Celeriac and Sunchoke Mash

  • 1 small bulb garlic
  • 2 tablespoons extra virgin olive oil, divided
  • 2 medium celeriacs, peeled, and chopped, large dice
  • ½ pound sunchokes, scrubbed
  • 1 1/2 teaspoons sea salt
  • 2 tablespoons butter
  • ½ cup cultured buttermilk
  • ½ teaspoon minced fresh rosemary leaves
  • Sea salt and freshly ground black pepper to taste
Celeriac, Sunchokes & Garlic

Mushroom Gravy

This mushroom gravy is a gluten-free version of the classic made with bone broth, ghee, miso, and nutritional yeast. The texture is slightly chunky from the finely chopped mushrooms and shallots. Enjoy the delectable umami flavors of this gravy and ladle a generous amount over the Celeriac and Sunchoke mash, your favorite stuffing, or roast turkey.

  • 2 1/2 cups bone broth
  • 1/2 cup dried mushrooms
  • 3 tablespoons butter or ghee
  • 1 medium shallot, minced
  • 1 cup fresh cremini mushrooms, small dice
  • 2 cloves garlic, minced
  • 3 tablespoons sorghum flour
  • 2 tablespoons red wine
  • 2 tablespoons miso
  • 1 teaspoon dried sage
  • 1 teaspoon dried thyme
  • Sea salt and black pepper to taste


Celeriac and Sunchoke Mash

Preheat oven to 375° F

  1. Cut stem end off garlic bulb, drizzle with 1 teaspoon of olive oil, and wrap with a sheet of foil lined with parchment paper. Bake for 40 minutes or until garlic cloves are soft like butter.
  2. Meanwhile, place celery root and sunchokes in large pot, cover with water, add sea salt and bring to a boil; then lower heat to a simmer. Cook until fork tender. Drain set aside in a large bowl.
  3. Heat butter, buttermilk, and rosemary in a large saucepan over very low heat. Keep warm until you are ready to mash vegetables.
  4. Squeeze roasted garlic from bulb over the vegetables. Mash everything together with a potato masher until well combined.
  5. Slowly add warmed buttermilk mixture, stirring to combine thoroughly. Season with salt and pepper. Mash does not have to be smooth, but can have some texture and lumps. Serve mash with mushroom gravy.

Mushroom Gravy

  1. In a medium saucepan, heat the stock to just a simmer. Add the dried mushrooms to a bowl and pour the warm stock over.
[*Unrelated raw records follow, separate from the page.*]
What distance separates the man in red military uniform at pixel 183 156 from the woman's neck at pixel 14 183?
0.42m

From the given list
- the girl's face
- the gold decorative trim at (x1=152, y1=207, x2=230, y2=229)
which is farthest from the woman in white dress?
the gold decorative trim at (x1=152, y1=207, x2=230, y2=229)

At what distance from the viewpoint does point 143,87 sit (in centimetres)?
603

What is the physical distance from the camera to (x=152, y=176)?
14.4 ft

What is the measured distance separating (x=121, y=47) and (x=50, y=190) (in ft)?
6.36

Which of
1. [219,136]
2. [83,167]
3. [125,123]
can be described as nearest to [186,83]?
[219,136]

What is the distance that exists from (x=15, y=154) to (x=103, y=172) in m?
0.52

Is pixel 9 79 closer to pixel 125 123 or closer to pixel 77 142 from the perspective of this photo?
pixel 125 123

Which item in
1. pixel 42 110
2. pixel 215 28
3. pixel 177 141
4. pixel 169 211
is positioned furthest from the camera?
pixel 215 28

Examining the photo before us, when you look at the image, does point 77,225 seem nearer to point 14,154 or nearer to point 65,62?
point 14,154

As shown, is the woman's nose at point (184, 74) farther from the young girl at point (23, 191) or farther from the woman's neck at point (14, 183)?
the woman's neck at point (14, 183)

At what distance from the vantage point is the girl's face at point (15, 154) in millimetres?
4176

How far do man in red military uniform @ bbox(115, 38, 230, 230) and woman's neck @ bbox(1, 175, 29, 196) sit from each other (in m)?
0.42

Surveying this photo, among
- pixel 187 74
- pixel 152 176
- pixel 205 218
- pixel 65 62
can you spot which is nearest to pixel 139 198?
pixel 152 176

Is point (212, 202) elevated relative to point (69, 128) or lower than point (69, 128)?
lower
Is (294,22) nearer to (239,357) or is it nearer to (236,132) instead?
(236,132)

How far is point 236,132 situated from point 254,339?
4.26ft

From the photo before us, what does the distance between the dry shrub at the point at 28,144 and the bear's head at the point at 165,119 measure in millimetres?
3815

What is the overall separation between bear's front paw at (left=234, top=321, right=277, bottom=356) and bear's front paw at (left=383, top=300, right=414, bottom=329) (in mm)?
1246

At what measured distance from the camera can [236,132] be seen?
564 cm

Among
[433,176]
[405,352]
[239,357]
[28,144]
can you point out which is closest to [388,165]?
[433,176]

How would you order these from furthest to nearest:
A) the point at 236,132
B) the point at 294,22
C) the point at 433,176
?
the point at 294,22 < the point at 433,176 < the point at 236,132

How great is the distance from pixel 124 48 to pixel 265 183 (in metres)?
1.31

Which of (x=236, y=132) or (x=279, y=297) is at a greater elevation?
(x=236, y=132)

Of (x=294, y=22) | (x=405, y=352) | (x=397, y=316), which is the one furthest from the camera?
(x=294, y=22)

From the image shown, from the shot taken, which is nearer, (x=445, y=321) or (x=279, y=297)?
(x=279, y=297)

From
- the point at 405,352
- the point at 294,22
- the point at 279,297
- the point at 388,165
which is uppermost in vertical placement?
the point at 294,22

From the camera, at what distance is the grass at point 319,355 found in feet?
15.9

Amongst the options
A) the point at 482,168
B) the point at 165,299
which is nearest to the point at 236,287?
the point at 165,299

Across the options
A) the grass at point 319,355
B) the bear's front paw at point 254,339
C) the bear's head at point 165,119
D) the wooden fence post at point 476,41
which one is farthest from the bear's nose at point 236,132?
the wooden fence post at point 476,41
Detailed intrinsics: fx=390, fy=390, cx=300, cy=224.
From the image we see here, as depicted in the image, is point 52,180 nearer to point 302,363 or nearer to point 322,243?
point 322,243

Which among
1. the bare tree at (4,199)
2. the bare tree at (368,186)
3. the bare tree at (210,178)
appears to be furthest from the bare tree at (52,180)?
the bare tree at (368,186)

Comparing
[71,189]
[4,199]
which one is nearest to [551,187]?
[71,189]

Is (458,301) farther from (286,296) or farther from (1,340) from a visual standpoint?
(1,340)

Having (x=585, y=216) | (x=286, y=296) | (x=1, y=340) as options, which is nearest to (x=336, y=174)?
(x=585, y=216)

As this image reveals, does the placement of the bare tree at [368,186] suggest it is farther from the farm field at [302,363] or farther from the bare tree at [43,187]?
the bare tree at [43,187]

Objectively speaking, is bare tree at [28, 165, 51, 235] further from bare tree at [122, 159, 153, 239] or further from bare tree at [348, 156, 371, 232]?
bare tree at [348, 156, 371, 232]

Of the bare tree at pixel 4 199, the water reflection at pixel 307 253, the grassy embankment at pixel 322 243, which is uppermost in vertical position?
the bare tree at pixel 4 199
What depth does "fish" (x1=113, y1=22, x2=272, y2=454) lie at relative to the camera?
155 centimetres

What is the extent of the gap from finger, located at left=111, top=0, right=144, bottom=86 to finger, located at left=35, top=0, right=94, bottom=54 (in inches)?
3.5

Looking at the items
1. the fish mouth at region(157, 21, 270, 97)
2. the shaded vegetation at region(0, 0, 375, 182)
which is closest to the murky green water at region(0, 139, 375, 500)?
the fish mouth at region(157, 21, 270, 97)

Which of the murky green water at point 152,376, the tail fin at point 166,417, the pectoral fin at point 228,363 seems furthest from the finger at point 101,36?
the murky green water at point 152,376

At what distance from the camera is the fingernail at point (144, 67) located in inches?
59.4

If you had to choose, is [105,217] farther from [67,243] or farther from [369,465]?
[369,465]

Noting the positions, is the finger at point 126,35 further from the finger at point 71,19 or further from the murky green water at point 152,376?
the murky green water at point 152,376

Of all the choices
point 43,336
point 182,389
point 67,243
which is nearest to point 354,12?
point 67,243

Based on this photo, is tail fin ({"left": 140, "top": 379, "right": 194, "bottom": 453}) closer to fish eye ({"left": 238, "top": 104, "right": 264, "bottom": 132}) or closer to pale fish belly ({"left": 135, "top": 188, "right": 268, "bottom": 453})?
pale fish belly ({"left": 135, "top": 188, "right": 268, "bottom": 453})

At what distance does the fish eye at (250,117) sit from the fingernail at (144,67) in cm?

Allow to sit for 15 minutes. Strain out the mushrooms and discard, reserving the liquid. Allow the stock to cool to room temperature.
  2. In a medium saucepan, heat the ghee on medium-low heat until melted. Add the shallot and, after 2 minutes, add the mushrooms. Cook until the shallots are slightly tender and translucent, about 10 minutes. Add the garlic and stir for another few seconds or until fragrant.
  3. Over low heat, stir in the flour to make a paste, or roux. Continue to stir the roux until it darkens slightly, about 5 minutes.
  4. Whisk in the wine. Then gradually pour in the mushroom stock, whisking constantly. Bring the gravy to a simmer, stirring frequently.
  5. In a small bowl, gently whisk the miso with 2 tablespoons of water and stir into the gravy, along with the sage. Allow gravy to thicken to your desired consistency, about 5-10 minutes.* Stir in the nutritional yeast and season with sea salt and freshly cracked pepper to taste.

*CHEF TIP: A good consistency is glossy in appearance and coats the back of a spoon but remains pourable so that it’s easy to ladle onto the mash.